Image-linked spatial entries
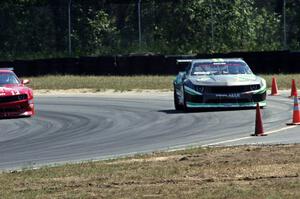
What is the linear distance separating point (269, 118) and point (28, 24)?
1109 inches

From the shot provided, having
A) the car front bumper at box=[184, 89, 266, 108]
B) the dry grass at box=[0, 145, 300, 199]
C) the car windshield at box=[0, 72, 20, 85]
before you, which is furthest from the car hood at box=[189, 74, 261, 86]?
the dry grass at box=[0, 145, 300, 199]

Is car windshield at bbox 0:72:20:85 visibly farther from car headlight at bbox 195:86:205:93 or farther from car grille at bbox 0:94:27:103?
car headlight at bbox 195:86:205:93

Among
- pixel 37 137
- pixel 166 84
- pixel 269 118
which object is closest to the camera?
pixel 37 137

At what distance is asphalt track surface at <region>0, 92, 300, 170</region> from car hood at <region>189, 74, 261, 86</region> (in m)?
0.70

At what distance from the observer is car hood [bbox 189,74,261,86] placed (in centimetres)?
2214

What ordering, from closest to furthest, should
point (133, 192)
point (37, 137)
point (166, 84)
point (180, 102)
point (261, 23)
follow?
point (133, 192) → point (37, 137) → point (180, 102) → point (166, 84) → point (261, 23)

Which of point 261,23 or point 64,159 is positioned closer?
point 64,159

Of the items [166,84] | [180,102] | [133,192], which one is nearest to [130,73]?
[166,84]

WHAT TO DO
Could you render every line of the entries above as a numbered list, skipping blank lines and leaving out the pictures?

TASK RESPONSE
1. What is the linear distance separating point (269, 118) and point (28, 24)?
2. 1109 inches
3. From the shot provided, having
4. A) the car front bumper at box=[184, 89, 266, 108]
5. B) the dry grass at box=[0, 145, 300, 199]
6. C) the car windshield at box=[0, 72, 20, 85]
7. before you, which is furthest from the car hood at box=[189, 74, 261, 86]?
8. the dry grass at box=[0, 145, 300, 199]
9. Is car windshield at bbox 0:72:20:85 visibly farther from car headlight at bbox 195:86:205:93 or farther from car grille at bbox 0:94:27:103?
10. car headlight at bbox 195:86:205:93
11. Among
12. - pixel 37 137
13. - pixel 166 84
14. - pixel 269 118
15. which object is closest to the camera?
16. pixel 37 137
17. At what distance is asphalt track surface at <region>0, 92, 300, 170</region> from car hood at <region>189, 74, 261, 86</region> (in m)?
18. 0.70
19. At what distance from the observer is car hood [bbox 189,74,261,86] placed (in centimetres)?
20. 2214
21. What ordering, from closest to furthest, should
22. point (133, 192)
23. point (37, 137)
24. point (166, 84)
25. point (180, 102)
26. point (261, 23)
27. follow?
28. point (133, 192) → point (37, 137) → point (180, 102) → point (166, 84) → point (261, 23)
29. Which of point 261,23 or point 64,159 is positioned closer?
30. point 64,159
31. Of the items [166,84] | [180,102] | [133,192], which one is nearest to [130,73]?
32. [166,84]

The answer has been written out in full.